2. The setting of the storage period. This setting is because the storage space of the cloud disk is limited, and each generation of storage will cause the storage space to be full.
a. Use of pre-training files
First modify model_path to point to the weights file we uploaded to Google Cloud Drive. In the file column on the left, find models/yolov4-tiny-pytorch/model_data and copy the weights path.
Replace model_path on the right.
b. Save the setting of the cycle
Some repositories have been updated, and the save parameters of how many generations are added. You can directly modify save_period. In this article, we set save_period to 4, that is, save every 4 generations.
Warehouses that have not been updated can only be saved in each generation. Remember to go to the Google cloud disk to delete them occasionally .
3. Start training
At this point in the notebook enter:
!python train.py
to start training.
What should I do if the line is disconnected?
1. Anti-dropping measures
I heard that you can reduce the frequency of dropped calls by automatically clicking.
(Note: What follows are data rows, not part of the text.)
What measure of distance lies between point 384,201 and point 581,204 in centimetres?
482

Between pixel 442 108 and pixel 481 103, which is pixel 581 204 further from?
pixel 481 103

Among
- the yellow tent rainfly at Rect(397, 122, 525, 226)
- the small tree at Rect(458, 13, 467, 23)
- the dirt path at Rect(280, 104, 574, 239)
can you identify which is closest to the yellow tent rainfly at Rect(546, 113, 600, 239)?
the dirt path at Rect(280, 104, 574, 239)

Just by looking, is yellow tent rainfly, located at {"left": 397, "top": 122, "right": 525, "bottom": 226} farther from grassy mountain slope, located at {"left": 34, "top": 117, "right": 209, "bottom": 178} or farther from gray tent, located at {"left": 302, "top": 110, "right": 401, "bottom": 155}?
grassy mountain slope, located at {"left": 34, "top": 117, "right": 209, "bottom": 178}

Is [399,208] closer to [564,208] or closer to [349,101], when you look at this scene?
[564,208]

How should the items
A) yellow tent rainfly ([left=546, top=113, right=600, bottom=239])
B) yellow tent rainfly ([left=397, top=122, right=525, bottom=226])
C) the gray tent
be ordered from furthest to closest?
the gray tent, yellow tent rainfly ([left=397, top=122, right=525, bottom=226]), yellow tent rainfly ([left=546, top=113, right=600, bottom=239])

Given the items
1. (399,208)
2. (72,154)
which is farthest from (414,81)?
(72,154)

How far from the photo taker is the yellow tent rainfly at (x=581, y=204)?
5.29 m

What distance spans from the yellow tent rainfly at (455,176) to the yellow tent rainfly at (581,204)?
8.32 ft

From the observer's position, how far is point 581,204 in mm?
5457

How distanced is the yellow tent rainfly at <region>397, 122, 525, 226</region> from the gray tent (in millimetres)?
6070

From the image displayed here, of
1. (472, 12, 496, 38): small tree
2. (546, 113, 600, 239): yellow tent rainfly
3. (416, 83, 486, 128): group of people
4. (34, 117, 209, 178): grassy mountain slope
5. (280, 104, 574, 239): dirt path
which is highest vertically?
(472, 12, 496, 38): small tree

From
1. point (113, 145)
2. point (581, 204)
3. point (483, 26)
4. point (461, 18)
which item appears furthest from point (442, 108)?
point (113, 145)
Press F12 in Google colab, click the console of the web page, and paste the following code:
function ConnectButton(){
console.log("Connect pushed");
document.querySelector("#top-toolbar > colab-connect-button").shadowRoot.querySelector("#connect").click()
}
setInterval(ConnectButton,60000);
2. Is it over or disconnected?
There is no way, cheap things must have its disadvantages.
Follow the steps again, and then set the pre-training weights to the trained weights file in the logs folder.
In addition, parameters such as Init_epoch also need to be adjusted.
Summarize
The most important thing in using Colab training is to deal with the relationship between the paths, find which file is where, and where is the execution directory of the folder, you can simply run the program, but Colab does have a disconnection problem, we need to keep it at all times file, so I save the weights directly on the cloud disk so that they won't be lost.